Action-wise, much of the film feels like it’s in a holding pattern. Even when Bruce first hulks out (completely alone and without any compelling reason to do so) and tears apart the lab, the plot still doesn’t really get going. Bruce’s journey, though packed to the gills with complexity and metaphor, is compelling enough in its tragic element to keep the central story from getting stale. Once the story gets going, anyway.
The strangest directorial flourish is Lee’s method of filling the screen with multiple panels like a comic book page, showing the scene unfold from a variety of angles and perspectives simultaneously while making a not so subtle nod to the character’s printed origins. It helps give the movie its distinct look, but since it doesn’t enhance the story or develop the characters, the effect is more gimmicky and distracting than anything else.
Hulk is still Lee’s most effects-heavy production by a wide margin, and surprisingly that effects work ranks high among the film’s strengths. Lee manages to imbue the green goliath with believable heart and soul. Some fans complained that the Hulk was too oversized or bore too much resemblance to Shrek and/or Gumby, but there’s nothing wrong with the movie that would’ve been fixed with better special effects.

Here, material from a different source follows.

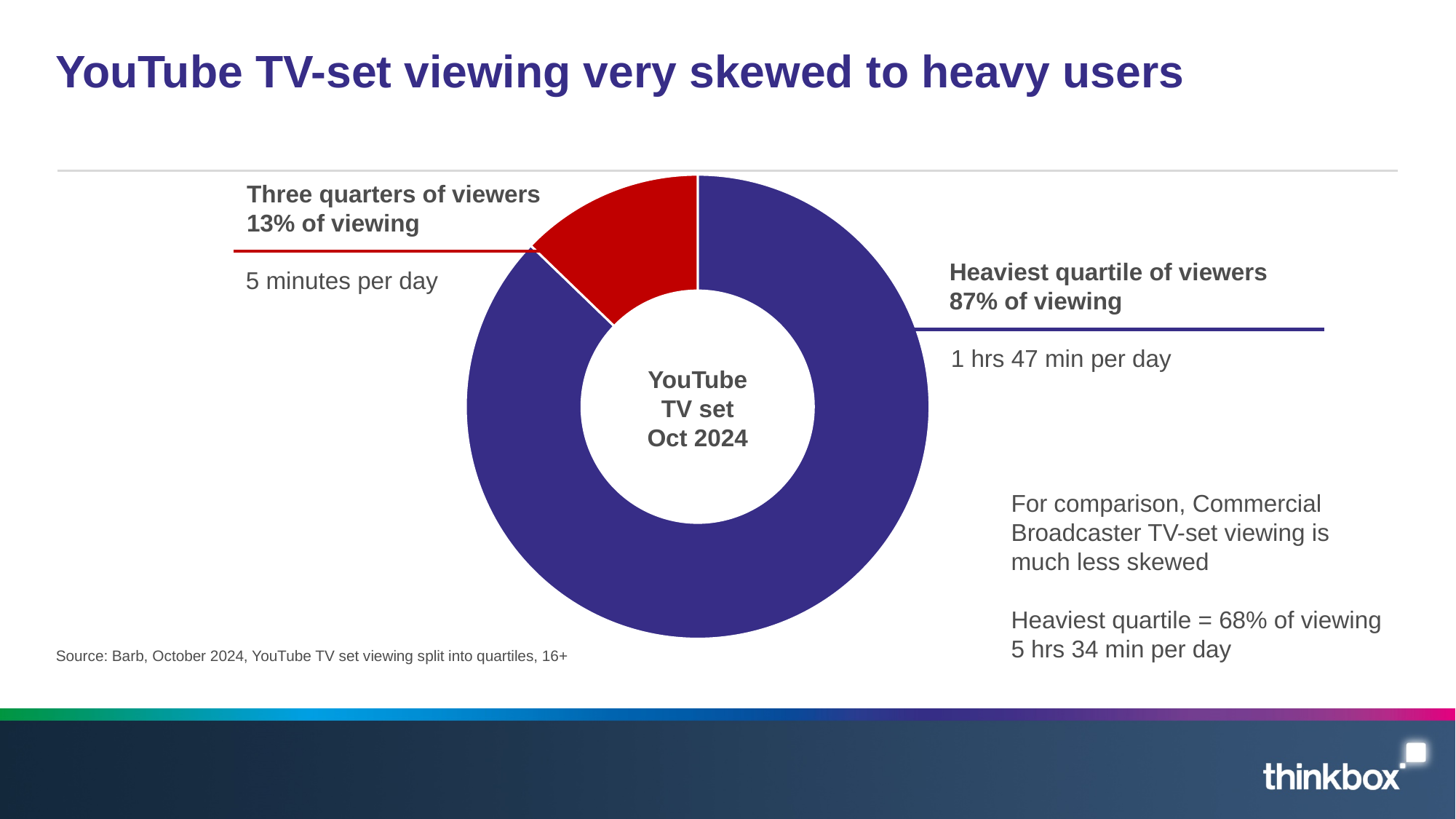
How many segments does the donut chart have? 2 Is the heaviest quartile's share of YouTube TV-set viewing greater or less than 50%? greater What colour is the segment representing the heaviest quartile of viewers? Purple What share of YouTube TV-set viewing comes from the heaviest quartile of viewers? 87% What is the difference in percentage points between the heaviest quartile's share of viewing and the three quarters of viewers' share? 74 percentage points What text is shown in the centre of the donut chart? YouTube TV set Oct 2024 How many minutes per day do the three quarters of viewers in the red segment watch YouTube on a TV set? 5 minutes per day Which segment of the donut chart is the smallest? Three quarters of viewers (13% of viewing) How much time per day does the heaviest quartile of viewers spend watching YouTube on a TV set? 1 hrs 47 min per day What share of YouTube TV-set viewing comes from the three quarters of viewers shown in red? 13% What kind of chart is shown on the slide? Donut (pie) chart Which segment of the donut chart is larger: the heaviest quartile of viewers or the three quarters of viewers? Heaviest quartile of viewers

Once the story finds time to work in some action (almost begrudgingly), the results are often middling. The Hulk’s extended battle with General Ross’s armed forces has some cool moments, but it’s far too restrained to generate much tension, and not just because the Hulk takes no damage. The filmmakers go out of their way to assure the viewer that all uniformed combatants sustain only minor injuries, because apparently as soon as Hulk kills someone, he really is just a monster. But that approach has the unfortunate side-effect of robbing the Hulk’s near-limitless power of any real danger for anyone. For my money, the film’s best action sequence is the fight with the dogs, despite the scene’s general silliness and SFX dependence. But it really is the only point in the movie where the gloves come off and the titular leviathan is allowed to cut loose and kill things.
Can a summer action thriller also be somber and cerebral? Of course. But despite a valiant effort, Hulk doesn’t even come close to pulling it off. Ultimately the biggest issue working against the film is its supreme lack of fun. Lee goes out of the way to balance the scenes of Hulk smashing with scenes of him sitting around staring at flowers.
Regardless of overall quality, it’s easy to see why the Incredible Hulk reboot was necessary. Hulk doesn’t fit in with Marvel’s other cinematic efforts over the years. It’s an interesting movie, both in its deeper narrative and as a valiant attempt at something new. As an ambitious piece of art and a meditative character study, there’s a lot that works. As a Hulk movie, a superhero movie and a summer blockbuster, its far too concerned with brooding and daddy issues to have any fun with the material. It’s cerebral, but not terribly exciting. It doesn’t really hold up on repeat viewings, and yet for all its flaws it’s worth checking out at least once.